As I said im interested in real life use experience you’ve had with this combination? As you said yourself hardware doesn’t tell the story with its price.
You list alot of theory about why it should work but how did it actually perform in your living room? How many false positives with which engine (raven/precise/snowboy/porcupine) did you have compared to other hardware combinations in a room with tv/music. How high would you say was your stt hit rate with kaldi or deepspeech?
Thats all I want to know because that is what counts in the end and would make me consider the hardware instead of for example a 2 mic pi hat which costs the same in the end once i shop all the components to have feature parity. So i would be very thankful if you could share those real life experiences.
I for example often set up the different mics at the same time when i get a new one to try so that I can have a few days of using them around the clock in production side by side and have that in use comparison. So I would be very thankful if you could share your in use experience with Rhasspy/Voice2json/Linto/Mycroft and this hardware.

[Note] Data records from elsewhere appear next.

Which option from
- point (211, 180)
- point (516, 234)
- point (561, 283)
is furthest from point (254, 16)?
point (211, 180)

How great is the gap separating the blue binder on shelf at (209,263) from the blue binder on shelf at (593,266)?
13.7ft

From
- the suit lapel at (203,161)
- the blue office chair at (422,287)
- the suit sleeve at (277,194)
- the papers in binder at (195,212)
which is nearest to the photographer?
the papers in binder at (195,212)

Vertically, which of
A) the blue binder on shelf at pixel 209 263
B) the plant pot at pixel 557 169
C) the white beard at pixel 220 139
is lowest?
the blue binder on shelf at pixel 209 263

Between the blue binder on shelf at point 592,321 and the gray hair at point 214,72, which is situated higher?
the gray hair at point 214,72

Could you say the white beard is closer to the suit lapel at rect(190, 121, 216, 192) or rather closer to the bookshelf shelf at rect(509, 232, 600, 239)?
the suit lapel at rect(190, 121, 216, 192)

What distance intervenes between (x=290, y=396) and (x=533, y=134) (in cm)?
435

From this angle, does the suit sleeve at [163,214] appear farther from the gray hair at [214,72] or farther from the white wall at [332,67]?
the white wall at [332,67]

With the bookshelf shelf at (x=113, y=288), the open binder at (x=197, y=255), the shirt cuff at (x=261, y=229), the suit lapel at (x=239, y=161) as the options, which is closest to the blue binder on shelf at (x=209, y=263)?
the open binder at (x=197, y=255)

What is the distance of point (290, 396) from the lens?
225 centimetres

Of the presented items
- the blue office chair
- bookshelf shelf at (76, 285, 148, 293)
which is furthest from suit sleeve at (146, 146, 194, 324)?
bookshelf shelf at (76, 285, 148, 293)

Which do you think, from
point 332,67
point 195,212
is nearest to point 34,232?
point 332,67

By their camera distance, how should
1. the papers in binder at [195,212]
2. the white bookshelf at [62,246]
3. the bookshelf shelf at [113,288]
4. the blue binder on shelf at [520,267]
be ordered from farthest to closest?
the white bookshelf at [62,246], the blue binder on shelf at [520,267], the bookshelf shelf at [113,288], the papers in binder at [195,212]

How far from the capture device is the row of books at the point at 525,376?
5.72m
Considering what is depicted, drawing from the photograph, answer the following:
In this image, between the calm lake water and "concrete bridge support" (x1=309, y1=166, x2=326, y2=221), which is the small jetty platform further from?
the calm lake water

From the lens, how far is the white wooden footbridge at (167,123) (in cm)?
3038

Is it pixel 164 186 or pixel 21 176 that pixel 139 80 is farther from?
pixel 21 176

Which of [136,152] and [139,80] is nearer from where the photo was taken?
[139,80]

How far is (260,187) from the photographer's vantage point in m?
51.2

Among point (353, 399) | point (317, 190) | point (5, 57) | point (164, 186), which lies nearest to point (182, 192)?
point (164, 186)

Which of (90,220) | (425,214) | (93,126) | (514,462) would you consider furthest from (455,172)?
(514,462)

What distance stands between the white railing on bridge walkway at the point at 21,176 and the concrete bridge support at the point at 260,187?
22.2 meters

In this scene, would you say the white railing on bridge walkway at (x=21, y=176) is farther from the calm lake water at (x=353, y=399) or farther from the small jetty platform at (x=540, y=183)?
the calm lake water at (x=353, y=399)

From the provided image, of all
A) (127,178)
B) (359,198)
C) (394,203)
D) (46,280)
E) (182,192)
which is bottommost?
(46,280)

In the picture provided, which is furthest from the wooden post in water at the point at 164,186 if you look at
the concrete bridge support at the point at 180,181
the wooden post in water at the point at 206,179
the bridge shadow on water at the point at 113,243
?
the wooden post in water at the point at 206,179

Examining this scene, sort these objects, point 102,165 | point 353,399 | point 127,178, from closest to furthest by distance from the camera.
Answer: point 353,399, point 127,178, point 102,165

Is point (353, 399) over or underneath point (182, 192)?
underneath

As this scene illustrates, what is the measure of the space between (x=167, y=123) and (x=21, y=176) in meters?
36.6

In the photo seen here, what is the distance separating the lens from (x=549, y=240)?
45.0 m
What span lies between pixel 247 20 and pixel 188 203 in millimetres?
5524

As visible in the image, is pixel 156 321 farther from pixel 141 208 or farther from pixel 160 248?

actually i see the usb soundcard as a weakness. Not from an audio standpoint as you state its positives from a hardware perspective but from a design standpoint.
Having the necessity to have anything attached to the usb ports makes it harder to design small minimal satellites that dont look like a Raspberry or anything too much diy. This is of course a question of taste but for something I have in every room and my partner has to be happy to use too its easier to build a clean compact solution when everything is attached to the gpios.
I really wish there were better all in one solutions in this field as i think a majority of the people trying something like Rhasspy are just fleetingly familiar with the commandline and dont want to solder and buy a number of handpicked components and than diy a case or have the naked concoction lying around. You yourself titled this post simple usb mic and it might be for you but for many people dipping there feet into something like Rhasspy the hardware you described above will be an advanced diy project.
For an adoption that is more widespread than now and for communities like this to grow I think we also have to offer easy hardware buying advice that is plug and play. We need cases which can easily ordered on treatstock to be printed (maybe even with a Rhasspy Logo?) that fit those common hardware choices. Hardware knowledge cant be the entry hurdle.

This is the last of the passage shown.